Figure 2. Domain structure of CaMKK2 protein isoforms

The domain structure of the seven known protein isoforms of human CaMKK2 displaying the location of the kinase domain (cyan), RP-insert (blue), the partially overlapping autoinhibitory (AIS; green and black stripes) and calmodulin-binding sequences (CaMBS; green), as well as the regulatory S3-node (orange). The N-terminal regions of each CaMKK2 isoform are highly-conserved but they differ in their C-terminal sequences. Of note, isoform-3 has an alternative C-terminal sequence of unknown function (yellow and black stripes). Isoform-7 also has an alternative C-terminal sequence (red and black stripes) that is unique from the other isoforms that contains a putative nuclear localisation sequence (NLS).
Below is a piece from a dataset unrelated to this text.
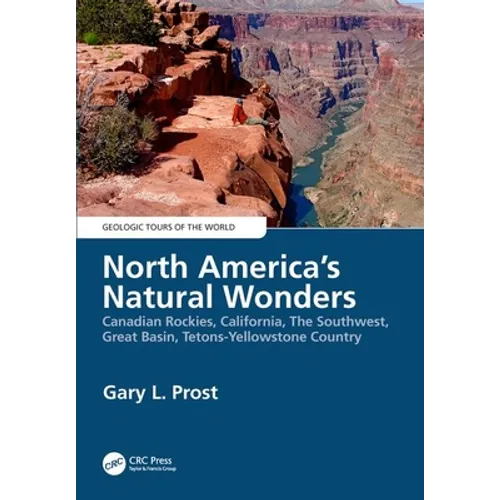 North America's Natural Wonders: Canadian Rockies, California, the Southwest, Great Basin, Tetons-Yellowstone Country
Figure 3. CaMKK2 is a signaling hub for multiple signal transduction pathways

The domain structure of human CaMKK2 showing the positions of the regulatory phosphorylation sites. Autophosphorylation of Thr85 and Thr486 enhance CaMKK2 activity. In the S3-node, phosphorylation of Ser137 by CDK5 primes CaMKK2 for subsequent phosphorylation on Ser133 and Ser129 by GSK3, which decreases CaMKK2 activity. Phosphorylation of Ser100, Ser495 and Ser511 by PKA blocks CaMKK2 activation by Ca²⁺-calmodulin, and promotes the binding of 14-3-3 adaptor proteins, which keep CaMKK2 in an inactive state.